The messages of the story are beautifully supported by Nadine Kaadan’s illustrations, which help to convey powerful emotions and to reflect the boys feelings and experiences in a way that is meaningful to children. A simple colour palette of black, yellow and read is very effective. Black for sadness, fear and anxiety, red for happy memories and red and yellow for hope.
The messages in this story include a family supporting each other in difficult circumstances and the power of imagination and art to bring hope to dark times. There are some interesting parallels which can be drawn with some children’s experience of Covid-19 lockdowns, for example not being able to go to the park with friends or to school.
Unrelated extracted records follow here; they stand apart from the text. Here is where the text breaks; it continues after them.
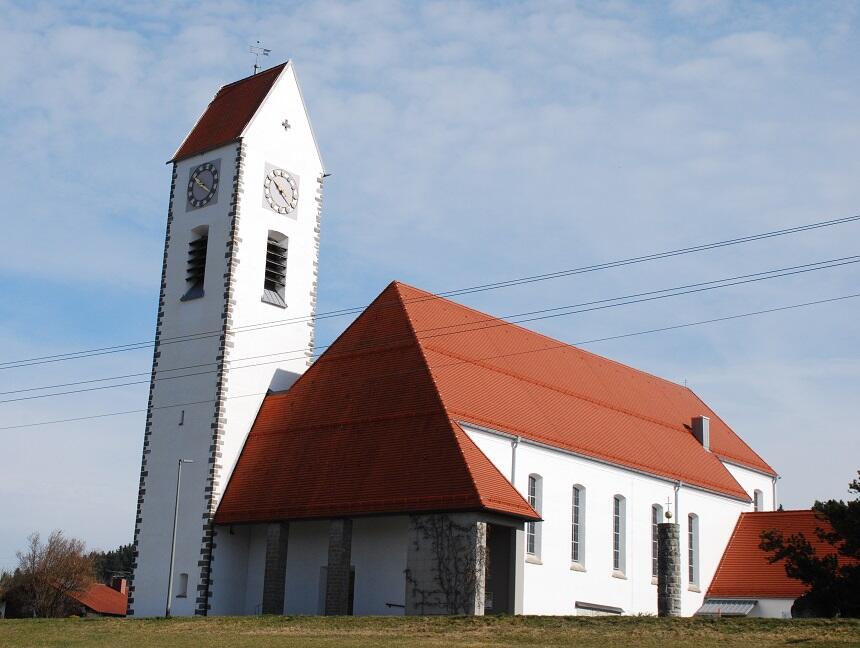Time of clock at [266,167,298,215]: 10:21
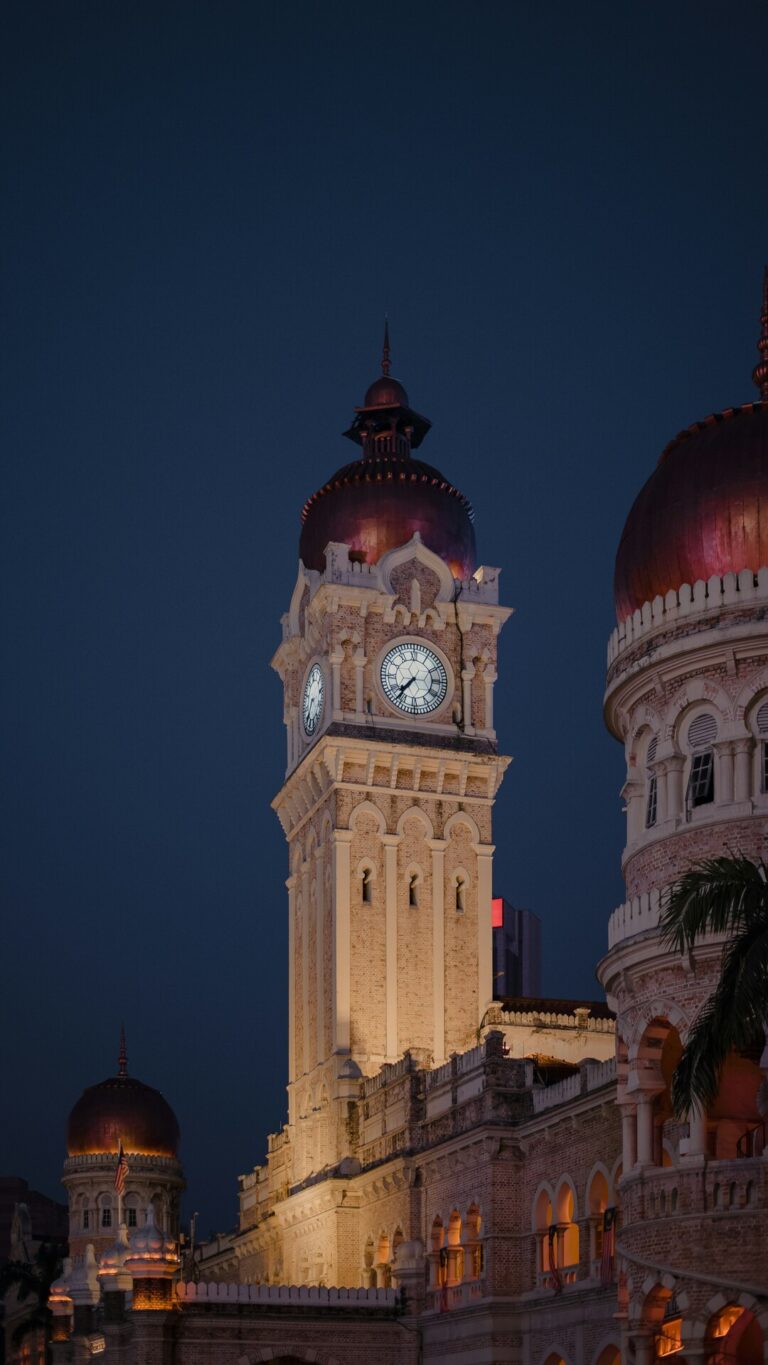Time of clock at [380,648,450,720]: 7:36
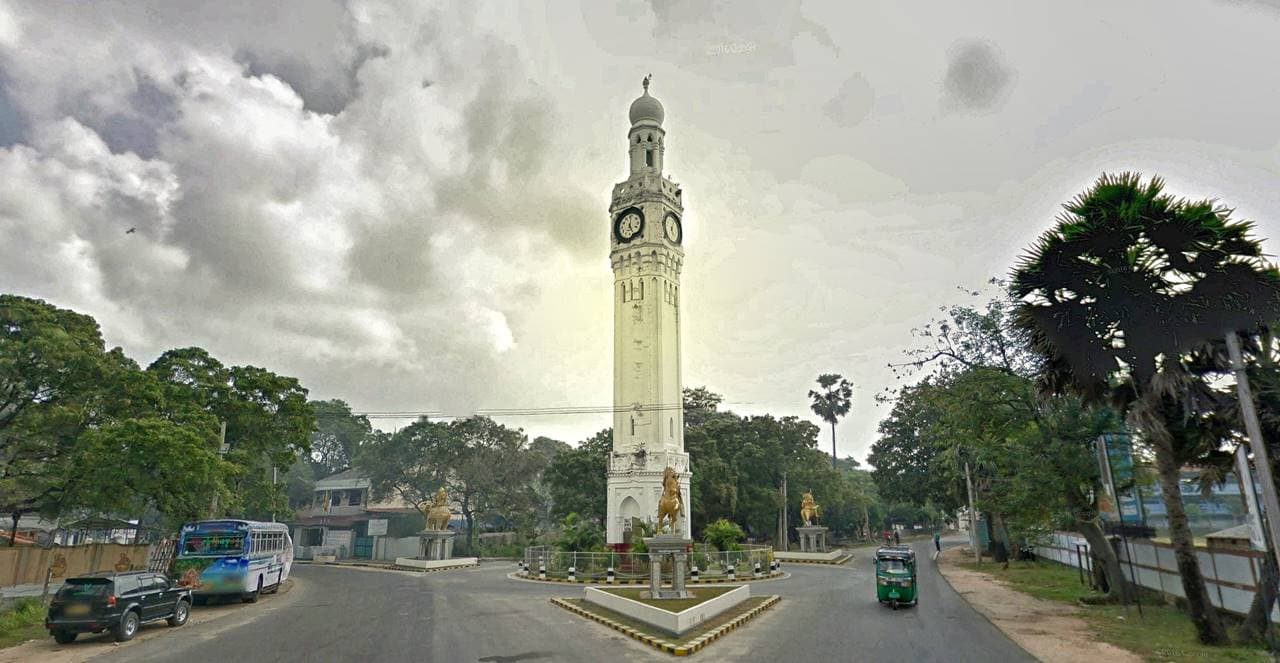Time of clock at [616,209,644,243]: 12:26
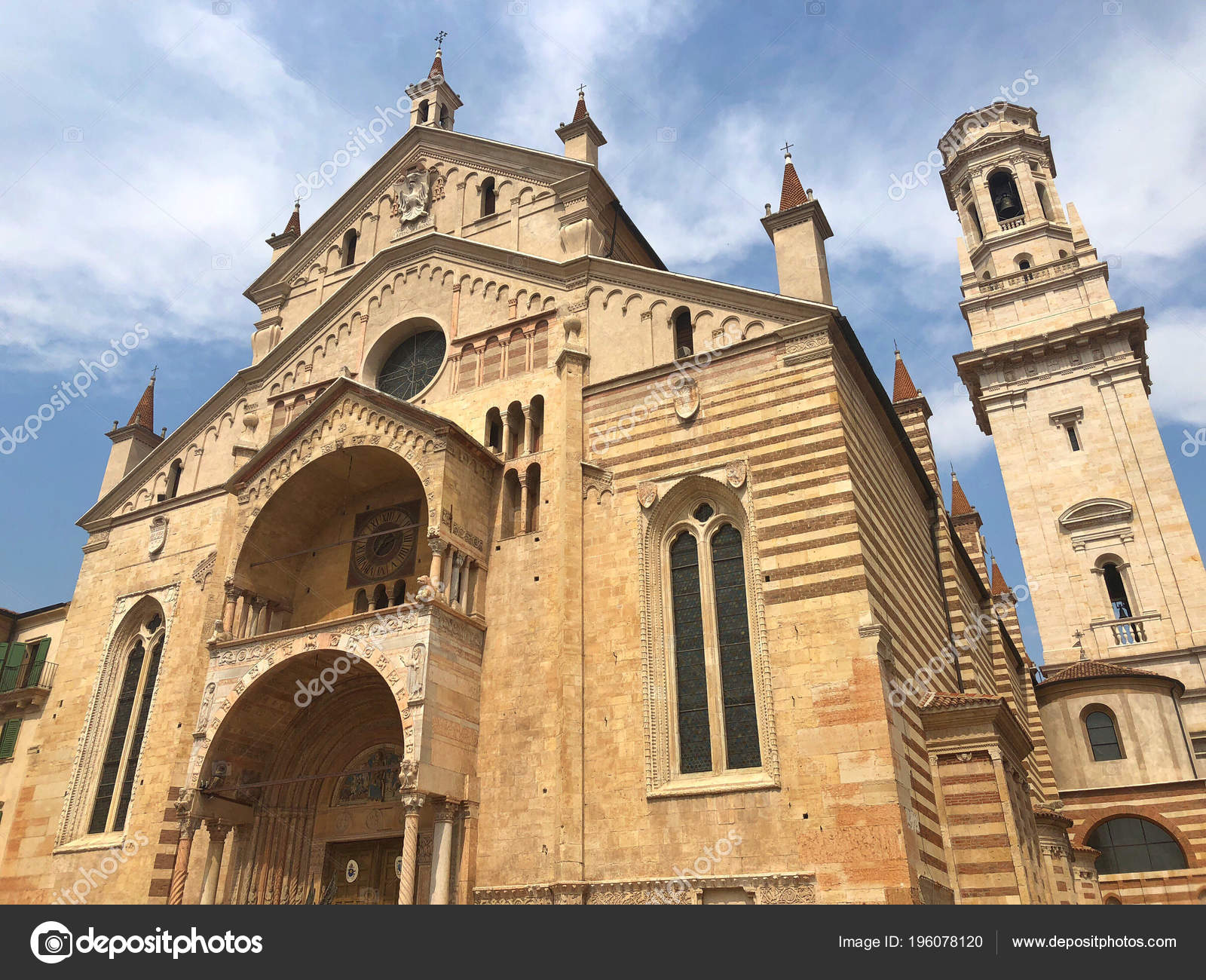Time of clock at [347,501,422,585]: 7:12
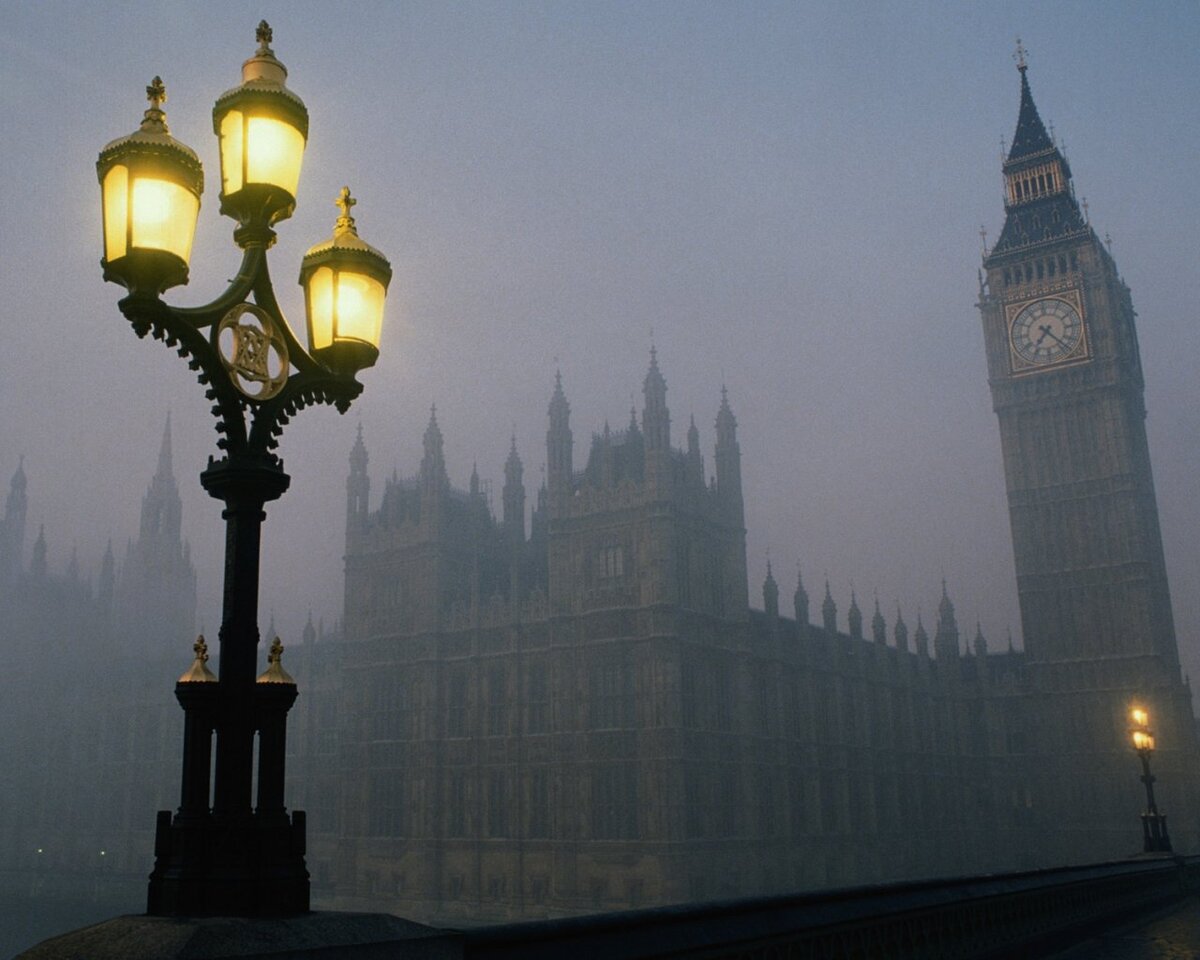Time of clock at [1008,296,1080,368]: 7:23
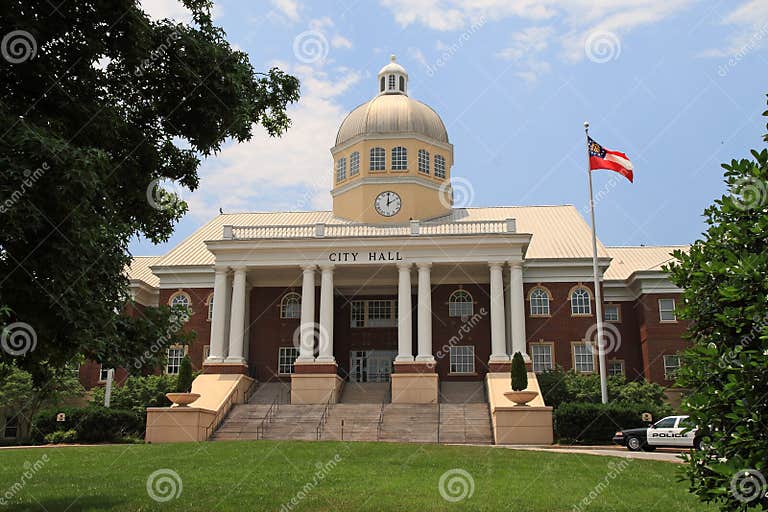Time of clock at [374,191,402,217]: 2:00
About a month into the first lockdown, this book proved invaluable to explore mixed emotions with my son who was then 9 years old.
The careful use of colour and sensitive storytelling also mean this powerful picture book could be used to explore emotions in many contexts not just war and refugees.
I would highly recommend this for 6+, including young people and adults. It is a great story which encourages empathy and offers many opportunities for discussion.